Problems to solve ->
1. In the virtue signaling text, how much more were people in conservation-conscious areas willing to pay for a recognizably "green" car?
2. In the virtue signaling text, write out the passage from "Before Facebook, it" up to and including "other social media." again, changing "acquaintances" to "contacts".
3. Condense the paragraph of the virtue signaling text that begins "In 2011, the economists behind Freakonomics" into a short bulleted list that keeps its main facts.

━━━ Supplied text

Virtue signaling, on the other hand, stands these principles on their heads. The best virtue signaling has three distinct characteristics: 1) it must be readily visible; 2) it is unreasonable; 3) it does not help many people.

Visibility
This is the essential condition of virtue signaling. If others can’t see the signal, how can they think more highly of the virtue behind it?

In 2011, the economists behind Freakonomics ran a story about the research of Steve and Alison Sexton. They wondered why it was that the Toyota Prius was designed to be such a distinctive-looking automobile. As it turns out, the unique look was no accident. The Sextons found that, in particularly conservation-conscious areas of the country, people were willing to pay as much as $4200 more for a recognizably “green” car.

Unfortunately for the masses, buying a Prius is a very expensive way of showing others how much you care. Fortunately for the masses, there’s an even better—and free—way to signal virtue. It’s called Facebook.

Before Facebook, it was not easy to raise issues of political and social justice with distant acquaintances. Even the most ardent social justice warrior wouldn’t phone a fourth grade classmate to wax eloquently about people being forced to use the locker room corresponding to their objective body rather than their subjective identity. Fortunately, Facebook came to the rescue. On Facebook, you can let everyone know how much you care about issues. What’s even better, if others don’t care or (horrors!) disagree, they can be shamed. Without Facebook how could you shame an old high school classmate for opposing gay marriage? But now, any non-progressive person can be hounded until they either “change their mind” or get off Facebook and all other social media.

The attorney general of California keeps a web page devoted to telling the world which states are not virtuous enough for California. If you go to the attorney general’s website, you don’t have to search for it. It’s right at the top.

Visibility? Check.

━━━━━━
━━━ Recorded information

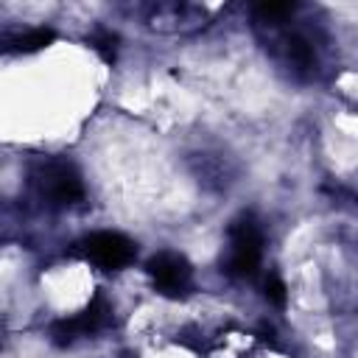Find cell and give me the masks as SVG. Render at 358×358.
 I'll list each match as a JSON object with an SVG mask.
<instances>
[{
	"mask_svg": "<svg viewBox=\"0 0 358 358\" xmlns=\"http://www.w3.org/2000/svg\"><path fill=\"white\" fill-rule=\"evenodd\" d=\"M266 299L271 305H277V308H285L288 294H285V282L277 274H268V280H266Z\"/></svg>",
	"mask_w": 358,
	"mask_h": 358,
	"instance_id": "9",
	"label": "cell"
},
{
	"mask_svg": "<svg viewBox=\"0 0 358 358\" xmlns=\"http://www.w3.org/2000/svg\"><path fill=\"white\" fill-rule=\"evenodd\" d=\"M255 11L263 14V17H268V20H277V17L291 14L294 6H291V3H260V6H255Z\"/></svg>",
	"mask_w": 358,
	"mask_h": 358,
	"instance_id": "10",
	"label": "cell"
},
{
	"mask_svg": "<svg viewBox=\"0 0 358 358\" xmlns=\"http://www.w3.org/2000/svg\"><path fill=\"white\" fill-rule=\"evenodd\" d=\"M115 42H117V36L112 34V31H95L92 34V48L101 53V59L103 62H115Z\"/></svg>",
	"mask_w": 358,
	"mask_h": 358,
	"instance_id": "8",
	"label": "cell"
},
{
	"mask_svg": "<svg viewBox=\"0 0 358 358\" xmlns=\"http://www.w3.org/2000/svg\"><path fill=\"white\" fill-rule=\"evenodd\" d=\"M145 271L154 280V285L162 294H168V296H179V294H185L190 288V274H193L190 271V263L182 255H176V252H159V255H154L145 263Z\"/></svg>",
	"mask_w": 358,
	"mask_h": 358,
	"instance_id": "4",
	"label": "cell"
},
{
	"mask_svg": "<svg viewBox=\"0 0 358 358\" xmlns=\"http://www.w3.org/2000/svg\"><path fill=\"white\" fill-rule=\"evenodd\" d=\"M50 42H53V31L50 28H34V31L11 39L8 42V50H14V53H34V50H42Z\"/></svg>",
	"mask_w": 358,
	"mask_h": 358,
	"instance_id": "6",
	"label": "cell"
},
{
	"mask_svg": "<svg viewBox=\"0 0 358 358\" xmlns=\"http://www.w3.org/2000/svg\"><path fill=\"white\" fill-rule=\"evenodd\" d=\"M106 322H109V305H106L103 296H95L81 313H76V316H70V319L53 322V324H50V338H53L59 347H64V344L76 341L78 336H87V333L101 330Z\"/></svg>",
	"mask_w": 358,
	"mask_h": 358,
	"instance_id": "5",
	"label": "cell"
},
{
	"mask_svg": "<svg viewBox=\"0 0 358 358\" xmlns=\"http://www.w3.org/2000/svg\"><path fill=\"white\" fill-rule=\"evenodd\" d=\"M288 56H291V62H296L299 67H310V64H313V48H310L305 39H299V36H291V39H288Z\"/></svg>",
	"mask_w": 358,
	"mask_h": 358,
	"instance_id": "7",
	"label": "cell"
},
{
	"mask_svg": "<svg viewBox=\"0 0 358 358\" xmlns=\"http://www.w3.org/2000/svg\"><path fill=\"white\" fill-rule=\"evenodd\" d=\"M36 185L53 204H76L84 196L81 176L67 162H45L36 173Z\"/></svg>",
	"mask_w": 358,
	"mask_h": 358,
	"instance_id": "2",
	"label": "cell"
},
{
	"mask_svg": "<svg viewBox=\"0 0 358 358\" xmlns=\"http://www.w3.org/2000/svg\"><path fill=\"white\" fill-rule=\"evenodd\" d=\"M81 246H84V255L95 266H101L106 271L123 268V266H129L134 260V243L120 232H109V229L106 232H95Z\"/></svg>",
	"mask_w": 358,
	"mask_h": 358,
	"instance_id": "3",
	"label": "cell"
},
{
	"mask_svg": "<svg viewBox=\"0 0 358 358\" xmlns=\"http://www.w3.org/2000/svg\"><path fill=\"white\" fill-rule=\"evenodd\" d=\"M263 257V235L252 215H241L229 227L227 271L232 277H252Z\"/></svg>",
	"mask_w": 358,
	"mask_h": 358,
	"instance_id": "1",
	"label": "cell"
}]
</instances>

━━━━━━

Set of answers ->
1. As much as $4200 more.

2.
Before Facebook, it was not easy to raise issues of political and social justice with distant contacts. Even the most ardent social justice warrior wouldn’t phone a fourth grade classmate to wax eloquently about people being forced to use the locker room corresponding to their objective body rather than their subjective identity. Fortunately, Facebook came to the rescue. On Facebook, you can let everyone know how much you care about issues. What’s even better, if others don’t care or (horrors!) disagree, they can be shamed. Without Facebook how could you shame an old high school classmate for opposing gay marriage? But now, any non-progressive person can be hounded until they either “change their mind” or get off Facebook and all other social media.

3.
- In 2011, the economists behind Freakonomics ran a story on research by Steve and Alison Sexton.
- The Sextons asked why the Toyota Prius was designed to look so distinctive.
- The unique look turned out to be no accident.
- In especially conservation-conscious areas, people would pay as much as $4200 more for a recognizably "green" car.